Un tribunal a rejeté sa demande de libération, parce que s'il peut faire une telle demande, il doit toujours être en vie.
Benjamin Schreiber, âgé de 66 ans, a été reconnu coupable d'avoir battu un homme à mort en 1997 et est toujours derrière les barreaux.
Il a déclaré que son cœur s'était arrêté à cinq reprises dans un hôpital en mars 2015, où il avait été emmené du pénitencier d'État de l'Iowa à Fort Madison.

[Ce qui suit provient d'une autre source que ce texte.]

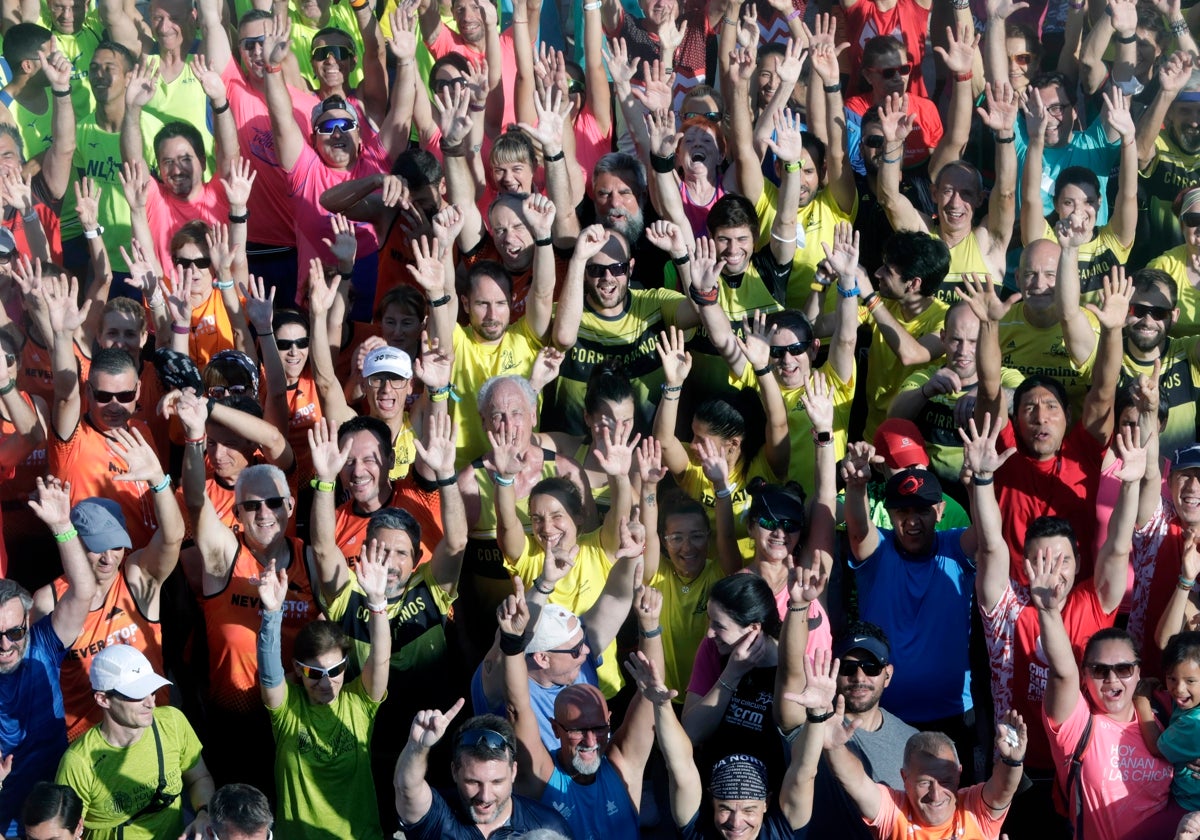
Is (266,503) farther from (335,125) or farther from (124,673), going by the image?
(335,125)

Des années auparavant, il avait signé un accord "ne pas ressusciter", selon le registre de Des Moines.
Des membres du personnel médical ont appelé son frère au Texas, qui leur a dit que si Schreiber souffrait, ils pourraient lui donner quelque chose pour le soulager, selon des sources judiciaires. Sinon, ils devaient lui permettre de mourir.
Les médecins ont administré des solutions intraveineuses et opéré Schreiber pour réparer les dommages causés par les calculs rénaux, a ajouté le journal.
Schreiber a apparemment soutenu qu'il avait été condamné à la prison à perpétuité, "pas à la prison à vie plus un jour".
Il a demandé à être libéré en avril 2018 – ce à quoi la Cour d'appel de l'Iowa s'est prononcée.
Le tribunal a déclaré: "Schreiber est soit en vie, auquel cas il doit rester en prison, soit il est mort, auquel cas cet appel est sans objet".